» **Study text**
____
So what next? One theory we were tossing around is a cache alignment issues. This seems like a pretty dramatic drop in performance to be caused by this, but I ran a test to see what the behavior of a process is when you are being throttled by a shared cache line. The results showed idle CPU, but the interrupts and context switches did not drop off. This does not follow the same pattern we saw in Drizzle (interrupts and context switches did drop off). Our cache line size is also smaller on the machine showing the regression, so that did not help support this theory.
While stabbing at a few other ideas, I ran ldd to see which libraries were being use in the two drizzled binaries on each machine. Suppressing some common libs:
1-drizzle: ldd drizzled/drizzled
...
libpcre.so.3 => /lib/libpcre.so.3 (0x00007f9a88532000)
libtbb.so.2 => /usr/lib/libtbb.so.2 (0x00007f9a88320000)
libtcmalloc.so.0 => /usr/lib/libtcmalloc.so.0 (0x00007fcced5bc000)
...
2-drizzle: ldd drizzled/drizzled
...
libpcre.so.3 => /lib/libpcre.so.3 (0x00007fc0af803000)
libtbb.so.2 => /usr/lib/libtbb.so.2 (0x00007fc0af5e9000)
...
____
» **Information shown**

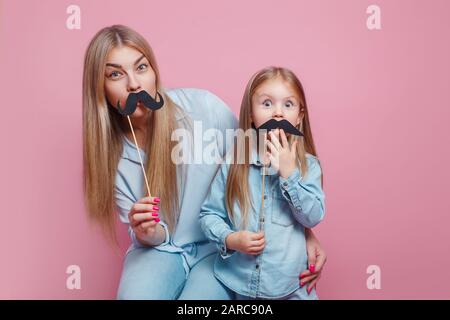 Mother and her daughter girl holding paper mustache on sticks. Stock Photo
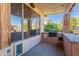 Covered outdoor patio and built in grill for your relaxation and entertainment needs at 1807 W Canary Way, Chandler, AZ 85286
____
» **Exercise requirements**
1: In the Drizzle performance text, what was smaller on the machine showing the regression?
2: Reproduce everything in the Drizzle performance text from "While stabbing at" down to "libtbb.so.2 => /usr/lib/libtbb.so.2 (0x00007fc0af5e9000)".

» **Response list**
1: The cache line size was smaller on the machine showing the regression.

2:
While stabbing at a few other ideas, I ran ldd to see which libraries were being use in the two drizzled binaries on each machine. Suppressing some common libs:
1-drizzle: ldd drizzled/drizzled
...
libpcre.so.3 => /lib/libpcre.so.3 (0x00007f9a88532000)
libtbb.so.2 => /usr/lib/libtbb.so.2 (0x00007f9a88320000)
libtcmalloc.so.0 => /usr/lib/libtcmalloc.so.0 (0x00007fcced5bc000)
...
2-drizzle: ldd drizzled/drizzled
...
libpcre.so.3 => /lib/libpcre.so.3 (0x00007fc0af803000)
libtbb.so.2 => /usr/lib/libtbb.so.2 (0x00007fc0af5e9000)